— begin EXTRACTED INFORMATION —

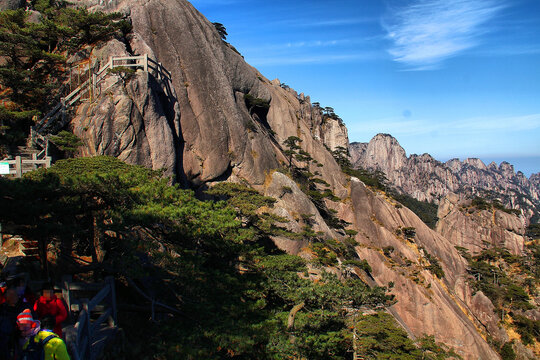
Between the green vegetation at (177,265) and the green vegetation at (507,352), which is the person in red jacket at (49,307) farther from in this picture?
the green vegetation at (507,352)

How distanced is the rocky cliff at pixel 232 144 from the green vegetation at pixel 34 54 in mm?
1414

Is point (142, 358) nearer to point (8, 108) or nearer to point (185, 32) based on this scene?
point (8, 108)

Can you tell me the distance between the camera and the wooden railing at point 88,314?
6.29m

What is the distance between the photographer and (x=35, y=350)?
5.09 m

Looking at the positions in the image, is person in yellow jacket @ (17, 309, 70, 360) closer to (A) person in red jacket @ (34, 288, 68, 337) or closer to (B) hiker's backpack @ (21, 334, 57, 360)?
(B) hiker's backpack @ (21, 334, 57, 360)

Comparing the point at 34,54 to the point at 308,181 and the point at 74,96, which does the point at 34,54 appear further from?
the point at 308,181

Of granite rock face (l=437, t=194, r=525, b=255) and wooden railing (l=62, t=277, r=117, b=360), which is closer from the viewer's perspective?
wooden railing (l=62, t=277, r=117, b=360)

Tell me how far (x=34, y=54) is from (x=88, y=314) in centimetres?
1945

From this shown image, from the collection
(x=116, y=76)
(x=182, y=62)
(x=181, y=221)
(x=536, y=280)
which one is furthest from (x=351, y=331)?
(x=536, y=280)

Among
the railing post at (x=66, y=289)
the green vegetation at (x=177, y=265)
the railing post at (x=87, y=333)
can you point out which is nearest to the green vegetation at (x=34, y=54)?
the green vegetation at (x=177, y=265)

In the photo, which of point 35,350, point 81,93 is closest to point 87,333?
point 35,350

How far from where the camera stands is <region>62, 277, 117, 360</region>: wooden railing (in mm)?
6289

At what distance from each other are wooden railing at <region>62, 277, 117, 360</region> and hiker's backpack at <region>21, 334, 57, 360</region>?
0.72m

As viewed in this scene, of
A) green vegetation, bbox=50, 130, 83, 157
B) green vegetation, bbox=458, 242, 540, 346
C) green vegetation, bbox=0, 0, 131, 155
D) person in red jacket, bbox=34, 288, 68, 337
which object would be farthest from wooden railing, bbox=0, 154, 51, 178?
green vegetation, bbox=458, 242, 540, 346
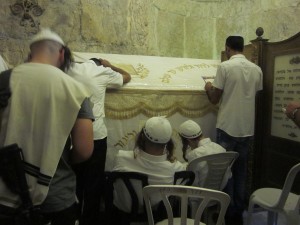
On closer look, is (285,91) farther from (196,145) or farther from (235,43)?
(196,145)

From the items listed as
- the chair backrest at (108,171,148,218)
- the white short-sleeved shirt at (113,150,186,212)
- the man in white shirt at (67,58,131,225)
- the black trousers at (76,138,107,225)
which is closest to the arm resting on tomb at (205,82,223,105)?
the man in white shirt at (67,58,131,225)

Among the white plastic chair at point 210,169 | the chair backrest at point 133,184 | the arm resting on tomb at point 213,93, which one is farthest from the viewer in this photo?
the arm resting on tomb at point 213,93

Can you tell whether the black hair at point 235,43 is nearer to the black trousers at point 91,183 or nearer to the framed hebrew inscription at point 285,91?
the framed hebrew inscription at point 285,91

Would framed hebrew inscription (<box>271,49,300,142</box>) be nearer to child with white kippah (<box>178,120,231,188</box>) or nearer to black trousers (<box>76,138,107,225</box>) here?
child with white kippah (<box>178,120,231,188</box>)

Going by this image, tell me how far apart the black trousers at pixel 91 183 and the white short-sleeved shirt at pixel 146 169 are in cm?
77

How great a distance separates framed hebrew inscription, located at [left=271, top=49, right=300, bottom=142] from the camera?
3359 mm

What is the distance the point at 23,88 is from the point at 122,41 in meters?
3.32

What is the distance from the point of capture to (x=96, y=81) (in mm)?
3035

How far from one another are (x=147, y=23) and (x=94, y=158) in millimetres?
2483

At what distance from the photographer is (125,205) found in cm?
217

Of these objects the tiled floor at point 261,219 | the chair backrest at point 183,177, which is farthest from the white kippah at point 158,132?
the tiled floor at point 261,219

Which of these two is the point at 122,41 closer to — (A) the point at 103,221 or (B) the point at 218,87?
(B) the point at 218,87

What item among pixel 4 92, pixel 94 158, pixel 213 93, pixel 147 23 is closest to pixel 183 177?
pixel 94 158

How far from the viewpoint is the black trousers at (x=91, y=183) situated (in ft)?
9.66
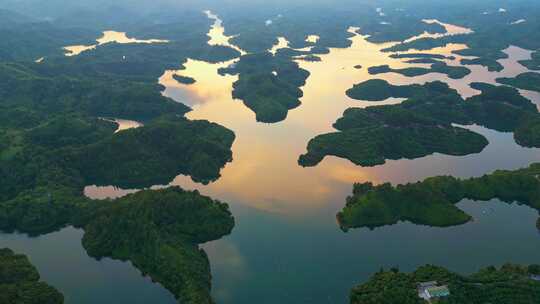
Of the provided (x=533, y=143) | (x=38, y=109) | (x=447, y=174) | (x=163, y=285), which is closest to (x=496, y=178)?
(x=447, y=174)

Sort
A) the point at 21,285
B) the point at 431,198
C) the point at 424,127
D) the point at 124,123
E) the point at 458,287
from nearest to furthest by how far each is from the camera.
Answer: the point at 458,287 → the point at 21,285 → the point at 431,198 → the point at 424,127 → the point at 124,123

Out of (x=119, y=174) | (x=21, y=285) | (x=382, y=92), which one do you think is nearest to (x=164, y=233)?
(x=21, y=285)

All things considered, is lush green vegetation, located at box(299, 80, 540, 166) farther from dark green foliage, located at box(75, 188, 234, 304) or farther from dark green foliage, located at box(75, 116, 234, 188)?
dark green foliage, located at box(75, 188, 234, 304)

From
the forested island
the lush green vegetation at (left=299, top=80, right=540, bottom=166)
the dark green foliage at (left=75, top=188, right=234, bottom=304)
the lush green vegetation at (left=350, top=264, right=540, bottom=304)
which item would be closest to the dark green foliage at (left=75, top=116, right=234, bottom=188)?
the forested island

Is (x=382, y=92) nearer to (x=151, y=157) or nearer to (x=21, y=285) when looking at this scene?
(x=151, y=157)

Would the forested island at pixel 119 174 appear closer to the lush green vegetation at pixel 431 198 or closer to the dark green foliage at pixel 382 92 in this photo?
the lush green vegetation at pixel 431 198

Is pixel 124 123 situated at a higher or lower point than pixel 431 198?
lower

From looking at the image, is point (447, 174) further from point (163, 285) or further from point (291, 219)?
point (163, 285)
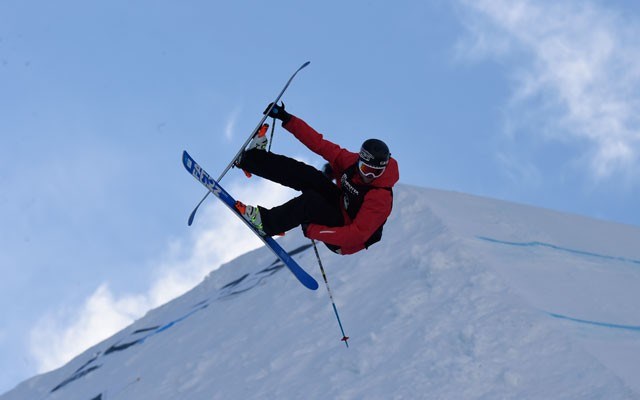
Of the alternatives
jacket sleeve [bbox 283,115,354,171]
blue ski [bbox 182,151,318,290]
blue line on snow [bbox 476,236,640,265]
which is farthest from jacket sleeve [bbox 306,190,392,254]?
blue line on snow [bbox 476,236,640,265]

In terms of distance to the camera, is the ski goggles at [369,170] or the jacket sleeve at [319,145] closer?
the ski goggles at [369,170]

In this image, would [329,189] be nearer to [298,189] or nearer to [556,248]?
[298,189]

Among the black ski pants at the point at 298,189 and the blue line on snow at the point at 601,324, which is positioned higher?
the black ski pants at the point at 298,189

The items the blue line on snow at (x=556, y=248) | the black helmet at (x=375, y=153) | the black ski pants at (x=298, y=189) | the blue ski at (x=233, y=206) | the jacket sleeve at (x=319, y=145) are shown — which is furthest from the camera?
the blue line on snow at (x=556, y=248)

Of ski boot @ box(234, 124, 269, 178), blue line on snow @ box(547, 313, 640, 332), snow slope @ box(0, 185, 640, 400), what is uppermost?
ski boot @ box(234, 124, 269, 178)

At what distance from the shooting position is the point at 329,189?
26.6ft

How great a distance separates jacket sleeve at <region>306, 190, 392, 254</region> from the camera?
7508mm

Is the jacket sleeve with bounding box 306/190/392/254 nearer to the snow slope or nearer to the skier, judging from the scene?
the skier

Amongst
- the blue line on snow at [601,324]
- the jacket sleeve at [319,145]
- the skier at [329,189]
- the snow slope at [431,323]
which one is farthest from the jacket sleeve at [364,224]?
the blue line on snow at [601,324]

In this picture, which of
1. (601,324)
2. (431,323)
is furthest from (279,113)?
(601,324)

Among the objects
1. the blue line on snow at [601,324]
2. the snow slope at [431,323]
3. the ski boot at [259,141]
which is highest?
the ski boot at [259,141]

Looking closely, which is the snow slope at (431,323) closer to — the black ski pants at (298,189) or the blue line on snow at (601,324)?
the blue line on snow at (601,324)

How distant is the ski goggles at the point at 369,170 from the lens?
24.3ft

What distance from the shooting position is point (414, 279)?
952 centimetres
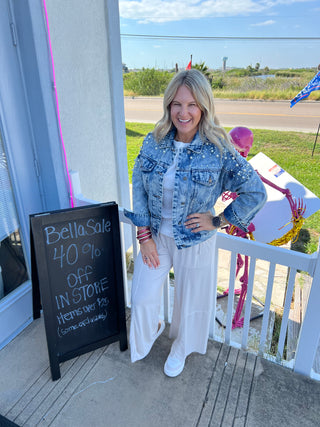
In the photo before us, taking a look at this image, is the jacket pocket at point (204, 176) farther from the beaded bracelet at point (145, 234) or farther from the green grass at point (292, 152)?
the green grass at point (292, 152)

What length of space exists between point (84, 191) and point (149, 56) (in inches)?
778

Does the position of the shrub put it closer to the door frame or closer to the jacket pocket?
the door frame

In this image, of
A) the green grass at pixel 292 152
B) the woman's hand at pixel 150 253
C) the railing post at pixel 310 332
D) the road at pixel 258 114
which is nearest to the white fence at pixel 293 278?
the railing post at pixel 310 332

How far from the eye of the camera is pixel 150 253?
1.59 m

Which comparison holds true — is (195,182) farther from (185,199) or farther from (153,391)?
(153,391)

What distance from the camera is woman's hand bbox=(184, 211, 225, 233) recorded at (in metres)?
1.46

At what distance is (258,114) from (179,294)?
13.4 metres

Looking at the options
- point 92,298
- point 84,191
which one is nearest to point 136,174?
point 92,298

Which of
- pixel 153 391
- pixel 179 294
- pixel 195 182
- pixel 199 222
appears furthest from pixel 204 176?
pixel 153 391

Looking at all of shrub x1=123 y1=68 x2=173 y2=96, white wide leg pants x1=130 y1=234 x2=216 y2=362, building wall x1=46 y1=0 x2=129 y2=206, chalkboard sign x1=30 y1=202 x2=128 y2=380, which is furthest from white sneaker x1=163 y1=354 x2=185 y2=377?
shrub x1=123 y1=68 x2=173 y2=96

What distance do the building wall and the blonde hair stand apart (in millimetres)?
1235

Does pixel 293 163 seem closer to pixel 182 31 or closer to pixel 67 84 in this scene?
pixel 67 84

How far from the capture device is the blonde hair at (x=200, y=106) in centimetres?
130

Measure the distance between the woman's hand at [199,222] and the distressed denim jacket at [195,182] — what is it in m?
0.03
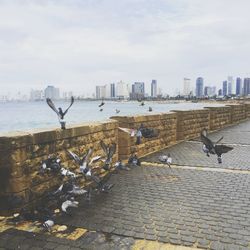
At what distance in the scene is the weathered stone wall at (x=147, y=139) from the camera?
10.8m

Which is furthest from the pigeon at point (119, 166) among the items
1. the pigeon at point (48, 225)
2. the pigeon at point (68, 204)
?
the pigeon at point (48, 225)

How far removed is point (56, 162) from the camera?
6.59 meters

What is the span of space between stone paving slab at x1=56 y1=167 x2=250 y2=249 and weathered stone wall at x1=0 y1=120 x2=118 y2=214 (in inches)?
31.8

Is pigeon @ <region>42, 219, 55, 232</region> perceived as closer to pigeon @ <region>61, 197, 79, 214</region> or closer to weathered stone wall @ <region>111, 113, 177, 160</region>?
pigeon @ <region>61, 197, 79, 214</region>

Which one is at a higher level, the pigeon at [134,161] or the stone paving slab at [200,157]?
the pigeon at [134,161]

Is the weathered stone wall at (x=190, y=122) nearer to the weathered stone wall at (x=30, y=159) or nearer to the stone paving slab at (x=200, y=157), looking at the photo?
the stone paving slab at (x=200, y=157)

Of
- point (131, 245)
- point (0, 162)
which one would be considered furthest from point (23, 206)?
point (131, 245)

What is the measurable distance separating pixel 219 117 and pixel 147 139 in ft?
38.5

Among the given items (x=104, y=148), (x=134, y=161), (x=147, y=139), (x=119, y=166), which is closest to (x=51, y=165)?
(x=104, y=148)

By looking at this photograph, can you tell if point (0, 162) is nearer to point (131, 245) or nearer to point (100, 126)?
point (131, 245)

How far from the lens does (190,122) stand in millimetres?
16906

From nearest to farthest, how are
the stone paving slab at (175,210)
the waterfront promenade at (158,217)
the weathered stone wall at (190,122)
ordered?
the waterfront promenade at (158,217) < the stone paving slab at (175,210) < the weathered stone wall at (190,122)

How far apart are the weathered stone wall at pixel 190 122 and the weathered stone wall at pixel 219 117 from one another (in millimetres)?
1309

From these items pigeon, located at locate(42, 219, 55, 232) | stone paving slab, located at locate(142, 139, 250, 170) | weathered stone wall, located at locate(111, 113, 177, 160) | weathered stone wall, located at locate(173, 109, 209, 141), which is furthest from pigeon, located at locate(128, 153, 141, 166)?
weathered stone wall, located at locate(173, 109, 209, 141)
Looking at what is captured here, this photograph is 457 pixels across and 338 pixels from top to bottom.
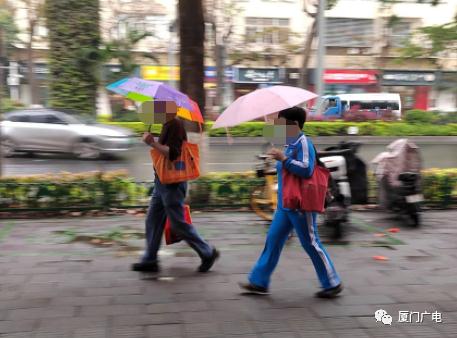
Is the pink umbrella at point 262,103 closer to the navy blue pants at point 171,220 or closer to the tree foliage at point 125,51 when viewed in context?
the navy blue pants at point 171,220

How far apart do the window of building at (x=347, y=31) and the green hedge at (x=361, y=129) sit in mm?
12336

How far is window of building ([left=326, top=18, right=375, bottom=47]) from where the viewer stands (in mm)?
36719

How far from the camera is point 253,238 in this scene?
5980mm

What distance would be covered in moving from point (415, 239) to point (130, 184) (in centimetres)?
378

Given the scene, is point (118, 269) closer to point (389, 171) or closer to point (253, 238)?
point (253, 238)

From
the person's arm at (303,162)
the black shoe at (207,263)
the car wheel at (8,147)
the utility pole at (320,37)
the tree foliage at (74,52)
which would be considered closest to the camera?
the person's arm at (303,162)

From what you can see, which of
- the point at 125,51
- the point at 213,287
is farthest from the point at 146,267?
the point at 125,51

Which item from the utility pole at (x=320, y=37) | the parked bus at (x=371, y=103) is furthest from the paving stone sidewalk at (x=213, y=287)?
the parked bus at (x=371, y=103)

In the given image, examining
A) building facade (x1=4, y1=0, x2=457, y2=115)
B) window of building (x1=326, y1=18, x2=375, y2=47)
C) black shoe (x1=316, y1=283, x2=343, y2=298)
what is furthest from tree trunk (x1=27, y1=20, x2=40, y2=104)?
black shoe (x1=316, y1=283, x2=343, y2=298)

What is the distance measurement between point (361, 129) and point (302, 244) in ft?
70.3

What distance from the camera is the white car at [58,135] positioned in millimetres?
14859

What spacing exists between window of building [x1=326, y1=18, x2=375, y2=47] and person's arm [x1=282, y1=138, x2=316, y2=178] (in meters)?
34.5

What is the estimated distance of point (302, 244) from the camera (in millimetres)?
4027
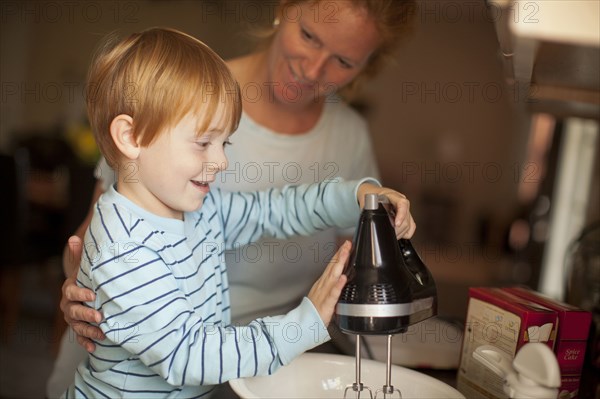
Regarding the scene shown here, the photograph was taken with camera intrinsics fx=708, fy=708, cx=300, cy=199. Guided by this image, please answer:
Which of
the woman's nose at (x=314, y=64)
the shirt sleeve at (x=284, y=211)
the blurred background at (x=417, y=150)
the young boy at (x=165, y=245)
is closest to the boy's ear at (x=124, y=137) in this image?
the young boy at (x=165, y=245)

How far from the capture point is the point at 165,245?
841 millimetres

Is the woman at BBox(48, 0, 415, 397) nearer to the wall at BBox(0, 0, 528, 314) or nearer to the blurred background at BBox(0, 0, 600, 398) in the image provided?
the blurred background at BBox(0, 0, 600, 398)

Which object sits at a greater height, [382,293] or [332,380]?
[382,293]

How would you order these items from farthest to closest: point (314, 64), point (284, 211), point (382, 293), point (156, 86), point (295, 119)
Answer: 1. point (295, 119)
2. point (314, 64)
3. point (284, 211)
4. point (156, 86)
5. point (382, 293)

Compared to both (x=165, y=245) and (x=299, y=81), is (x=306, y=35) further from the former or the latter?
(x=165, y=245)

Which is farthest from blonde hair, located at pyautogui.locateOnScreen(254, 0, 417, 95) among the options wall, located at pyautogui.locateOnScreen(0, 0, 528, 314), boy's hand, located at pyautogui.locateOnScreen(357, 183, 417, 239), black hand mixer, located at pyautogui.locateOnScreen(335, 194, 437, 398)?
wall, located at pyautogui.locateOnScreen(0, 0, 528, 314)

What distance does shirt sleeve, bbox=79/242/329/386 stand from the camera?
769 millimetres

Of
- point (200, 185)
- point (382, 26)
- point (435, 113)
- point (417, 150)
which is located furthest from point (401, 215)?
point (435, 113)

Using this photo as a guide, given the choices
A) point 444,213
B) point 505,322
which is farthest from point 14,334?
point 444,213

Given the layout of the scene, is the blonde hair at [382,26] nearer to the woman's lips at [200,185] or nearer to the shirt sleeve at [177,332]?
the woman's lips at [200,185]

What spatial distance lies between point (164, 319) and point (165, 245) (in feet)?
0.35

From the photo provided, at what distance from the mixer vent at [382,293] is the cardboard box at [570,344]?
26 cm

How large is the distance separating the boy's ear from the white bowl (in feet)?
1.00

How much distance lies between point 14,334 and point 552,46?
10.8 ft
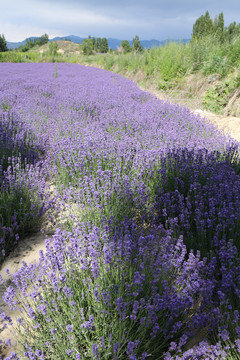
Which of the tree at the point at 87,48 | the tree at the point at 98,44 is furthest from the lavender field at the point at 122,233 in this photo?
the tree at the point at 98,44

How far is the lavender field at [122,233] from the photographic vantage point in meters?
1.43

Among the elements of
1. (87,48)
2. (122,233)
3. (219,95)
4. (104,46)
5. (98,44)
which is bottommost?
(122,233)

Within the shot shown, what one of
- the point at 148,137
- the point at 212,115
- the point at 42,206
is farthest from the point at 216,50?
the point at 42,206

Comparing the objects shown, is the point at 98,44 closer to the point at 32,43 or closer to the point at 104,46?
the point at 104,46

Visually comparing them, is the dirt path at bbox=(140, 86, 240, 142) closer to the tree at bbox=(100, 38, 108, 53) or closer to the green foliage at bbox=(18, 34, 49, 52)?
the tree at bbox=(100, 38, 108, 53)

— end EXTRACTED INFORMATION —

→ **WHAT NEEDS TO BE DONE**:
Give everything in the items from the line containing "Which is farthest from blonde" down to the line containing "769 millimetres" as a JSON list of strings, one string per line, leaving out blank lines.

→ **RESPONSE TO THE TASK**:
[
  "Which is farthest from blonde hair, located at pyautogui.locateOnScreen(254, 0, 417, 95) among the options wall, located at pyautogui.locateOnScreen(0, 0, 528, 314), boy's hand, located at pyautogui.locateOnScreen(357, 183, 417, 239), black hand mixer, located at pyautogui.locateOnScreen(335, 194, 437, 398)?",
  "wall, located at pyautogui.locateOnScreen(0, 0, 528, 314)",
  "What distance does shirt sleeve, bbox=79/242/329/386 stand from the camera?",
  "769 millimetres"
]